There are indications that some providers are still having a difficult time post-PS14/12. At least three Sipp providers have failed the Financial Conduct Authority (FCA) capital adequacy requirements and 14 firms wrongly reported their capital to the regulator.
Our latest Sipp financial stability report for 2017, titled ‘Life After PS14/12’ and written in conjunction with industry veteran John Moret, benchmarks the top 16 bespoke Sipp providers, who together account for more than 90% of the non-insured bespoke Sipp market.
The report shows that, a year after PS14/12, the industry is set to unravel under the regulatory spotlight. The effect of the FCA crackdown on providers’ retained interest is starting to feed through to the bottom line.
Since 2013 the regulator has required providers to treat retained interest on cash accounts as a charge and take it into account in projections and projected charges in the same way as any other product charge.
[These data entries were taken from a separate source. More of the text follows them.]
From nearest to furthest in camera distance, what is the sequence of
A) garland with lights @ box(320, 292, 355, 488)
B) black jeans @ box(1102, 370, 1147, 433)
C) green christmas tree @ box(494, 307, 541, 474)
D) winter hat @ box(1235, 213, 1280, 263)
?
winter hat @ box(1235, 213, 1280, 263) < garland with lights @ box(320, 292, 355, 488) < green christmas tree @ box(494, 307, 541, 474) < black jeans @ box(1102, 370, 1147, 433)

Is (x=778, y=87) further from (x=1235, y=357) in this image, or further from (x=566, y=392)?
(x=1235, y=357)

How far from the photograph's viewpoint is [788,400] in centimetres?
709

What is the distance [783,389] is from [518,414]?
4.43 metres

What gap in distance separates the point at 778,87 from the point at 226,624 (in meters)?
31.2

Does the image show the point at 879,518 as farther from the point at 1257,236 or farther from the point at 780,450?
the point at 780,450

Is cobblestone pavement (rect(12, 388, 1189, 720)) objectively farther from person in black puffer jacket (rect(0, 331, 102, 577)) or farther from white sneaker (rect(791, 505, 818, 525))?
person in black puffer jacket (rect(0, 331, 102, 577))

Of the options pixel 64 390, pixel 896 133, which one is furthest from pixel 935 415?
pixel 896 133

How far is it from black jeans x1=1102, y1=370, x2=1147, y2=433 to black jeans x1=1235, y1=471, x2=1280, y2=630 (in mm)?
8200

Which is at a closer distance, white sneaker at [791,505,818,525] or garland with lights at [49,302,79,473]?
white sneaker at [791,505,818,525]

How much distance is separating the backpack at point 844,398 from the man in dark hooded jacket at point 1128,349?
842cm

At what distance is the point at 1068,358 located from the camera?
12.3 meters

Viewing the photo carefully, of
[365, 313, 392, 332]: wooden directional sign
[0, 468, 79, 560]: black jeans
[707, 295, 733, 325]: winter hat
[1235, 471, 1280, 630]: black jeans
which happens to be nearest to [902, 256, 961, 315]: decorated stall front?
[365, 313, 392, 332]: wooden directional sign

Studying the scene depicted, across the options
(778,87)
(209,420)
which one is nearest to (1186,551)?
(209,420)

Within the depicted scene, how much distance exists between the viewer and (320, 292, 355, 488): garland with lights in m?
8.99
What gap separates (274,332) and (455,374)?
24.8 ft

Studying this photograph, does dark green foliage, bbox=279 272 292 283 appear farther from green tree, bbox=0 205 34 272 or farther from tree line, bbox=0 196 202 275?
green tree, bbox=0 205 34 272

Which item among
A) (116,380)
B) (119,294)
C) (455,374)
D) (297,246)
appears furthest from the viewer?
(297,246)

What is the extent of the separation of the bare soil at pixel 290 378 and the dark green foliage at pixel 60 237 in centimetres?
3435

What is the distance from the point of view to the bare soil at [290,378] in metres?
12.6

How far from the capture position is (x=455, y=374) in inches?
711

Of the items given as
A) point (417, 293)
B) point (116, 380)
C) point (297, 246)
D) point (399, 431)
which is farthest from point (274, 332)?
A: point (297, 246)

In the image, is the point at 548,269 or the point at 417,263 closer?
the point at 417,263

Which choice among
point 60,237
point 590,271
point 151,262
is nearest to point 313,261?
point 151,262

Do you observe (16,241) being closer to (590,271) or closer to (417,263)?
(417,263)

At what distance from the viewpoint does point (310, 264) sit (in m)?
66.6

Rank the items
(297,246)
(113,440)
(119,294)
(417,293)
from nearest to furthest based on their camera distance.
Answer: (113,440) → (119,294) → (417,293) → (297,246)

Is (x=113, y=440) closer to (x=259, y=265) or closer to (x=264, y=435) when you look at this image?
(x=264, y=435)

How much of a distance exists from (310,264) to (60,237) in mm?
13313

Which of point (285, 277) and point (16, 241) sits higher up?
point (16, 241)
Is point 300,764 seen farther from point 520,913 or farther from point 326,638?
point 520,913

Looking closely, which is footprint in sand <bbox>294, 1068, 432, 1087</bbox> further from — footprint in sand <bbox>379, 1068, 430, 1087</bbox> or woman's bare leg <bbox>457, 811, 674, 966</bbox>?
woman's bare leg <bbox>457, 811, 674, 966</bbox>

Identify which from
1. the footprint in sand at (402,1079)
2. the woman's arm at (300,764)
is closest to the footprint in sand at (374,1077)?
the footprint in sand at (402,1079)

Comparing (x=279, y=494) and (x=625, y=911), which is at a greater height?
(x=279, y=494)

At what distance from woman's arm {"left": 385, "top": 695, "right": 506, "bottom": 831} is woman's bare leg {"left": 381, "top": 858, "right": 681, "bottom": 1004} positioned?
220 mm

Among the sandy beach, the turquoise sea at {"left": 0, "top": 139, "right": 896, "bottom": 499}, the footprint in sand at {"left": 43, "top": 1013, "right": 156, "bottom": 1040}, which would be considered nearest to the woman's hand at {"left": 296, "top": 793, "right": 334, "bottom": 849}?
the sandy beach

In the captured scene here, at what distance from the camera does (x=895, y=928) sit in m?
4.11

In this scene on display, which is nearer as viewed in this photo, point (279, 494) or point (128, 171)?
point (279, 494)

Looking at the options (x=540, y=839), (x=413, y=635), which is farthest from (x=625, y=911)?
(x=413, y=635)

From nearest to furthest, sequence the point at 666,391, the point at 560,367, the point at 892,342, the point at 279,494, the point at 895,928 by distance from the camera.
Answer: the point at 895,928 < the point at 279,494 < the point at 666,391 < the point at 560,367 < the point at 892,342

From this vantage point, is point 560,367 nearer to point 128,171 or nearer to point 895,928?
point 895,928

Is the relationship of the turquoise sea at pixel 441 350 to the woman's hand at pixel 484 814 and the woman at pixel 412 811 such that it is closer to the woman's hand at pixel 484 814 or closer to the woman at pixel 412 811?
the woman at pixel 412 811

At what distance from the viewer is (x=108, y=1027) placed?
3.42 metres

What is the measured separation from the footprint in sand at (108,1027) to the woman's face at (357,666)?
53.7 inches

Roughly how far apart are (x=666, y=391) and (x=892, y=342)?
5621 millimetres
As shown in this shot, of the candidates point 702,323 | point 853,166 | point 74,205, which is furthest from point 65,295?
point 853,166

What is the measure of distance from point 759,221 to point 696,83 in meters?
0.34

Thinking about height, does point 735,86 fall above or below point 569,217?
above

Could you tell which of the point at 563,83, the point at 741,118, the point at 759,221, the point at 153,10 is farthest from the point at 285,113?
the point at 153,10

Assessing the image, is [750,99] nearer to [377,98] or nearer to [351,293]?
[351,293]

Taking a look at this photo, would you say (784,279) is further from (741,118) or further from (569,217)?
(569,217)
However, in its consultation paper CP15/30, the FCA stated that some providers were not following these rules and thus charge comparisons between providers could be misleading. Subsequently, in PS16/12, the regulator confirmed that, from April 2017, Sipp-retained interest charges should be included in projections and charges information.
On the one hand, Sipp providers are better capitalised than they have ever been. Collectively, Sipp providers reported a total pre-tax profit of £40.3 million on their revenue of £227 million, a profit margin of 18% for the year ending 2016.
But significant risks persist. Potential legal claims in relation to poor investment advice and failed investments pose risks to some providers.
One example of a problematic investment that has entered the public domain is Elysian Fuels, where the value of shareholdings has apparently been cut to zero. James Hay has confirmed some of its clients have invested a total of £55 million in this investment and it is known that several other Sipp providers have clients holding this investment.
The regulator expects due diligence to be done. Clients deserve it, and your business is better for it.
Abraham Okusanya is director of FinalytiQ.